Estratto del documento:
Si avvicina il processo per il tesoriere del partito di Salvini. Il giudice di Roma dovrà decidere se rinviare a giudizio Giulio Centemero per le donazioni, in tutto 250 mila euro, ricevuta tramite l’associazione Più Voci, considerata un’articolazione del partito di Salvini. Stessa sorte per Francesco Bonifazi, renziano ora tesoriere di Italia viva ma all’epoca ricopriva lo stesso ruolo nel Pd
- Il 25 marzo 2021 il guardiano dei conti del partito di Matteo Salvini dovrà difendersi dall’accusa di finanziamento illecito.
- Quel giorno infatti il tesoriere della Lega, Giulio Centemero, comparirà davanti al giudice per l’udienza preliminare, che dovrà valutare se mandarlo a processo.
- Agli atti del processo le cene tra Parnasi e Salvini, attenti a «non farsi beccare»

Materiale mostrato:

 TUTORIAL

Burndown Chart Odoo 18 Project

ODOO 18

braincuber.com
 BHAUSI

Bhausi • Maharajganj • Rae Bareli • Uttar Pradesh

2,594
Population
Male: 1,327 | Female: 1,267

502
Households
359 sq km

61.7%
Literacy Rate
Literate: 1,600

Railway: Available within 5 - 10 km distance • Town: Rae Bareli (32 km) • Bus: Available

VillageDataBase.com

---

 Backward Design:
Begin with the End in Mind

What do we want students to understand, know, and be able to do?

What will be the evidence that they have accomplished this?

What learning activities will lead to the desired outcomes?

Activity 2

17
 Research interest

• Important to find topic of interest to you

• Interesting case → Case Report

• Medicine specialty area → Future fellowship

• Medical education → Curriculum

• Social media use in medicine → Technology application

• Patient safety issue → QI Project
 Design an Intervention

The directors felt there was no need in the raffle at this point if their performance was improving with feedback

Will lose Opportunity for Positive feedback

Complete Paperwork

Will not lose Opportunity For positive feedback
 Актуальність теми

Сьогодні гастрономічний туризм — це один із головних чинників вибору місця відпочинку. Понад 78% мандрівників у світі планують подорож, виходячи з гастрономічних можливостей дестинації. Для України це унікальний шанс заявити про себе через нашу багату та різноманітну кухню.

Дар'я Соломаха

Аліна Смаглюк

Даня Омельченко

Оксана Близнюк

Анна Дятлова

Compito 1: Riscrivi in forma più concisa il paragrafo dell'estratto che inizia con «Si avvicina il processo», conservandone i fatti principali.
Compito 2: Riproduci senza modifiche il passo dell'estratto che parte da "- Quel giorno" e termina con "mandarlo a processo.".
I record non hanno alcun ruolo in questo.

Risposta 1: Il giudice di Roma dovrà decidere se rinviare a giudizio Giulio Centemero, tesoriere del partito di Salvini, per donazioni per un totale di 250 mila euro. Le donazioni sono arrivate tramite l'associazione Più Voci, considerata un'articolazione del partito. La stessa valutazione riguarda il renziano Francesco Bonifazi, oggi tesoriere di Italia viva e all'epoca tesoriere del Pd.

Risposta 2:
- Quel giorno infatti il tesoriere della Lega, Giulio Centemero, comparirà davanti al giudice per l’udienza preliminare, che dovrà valutare se mandarlo a processo.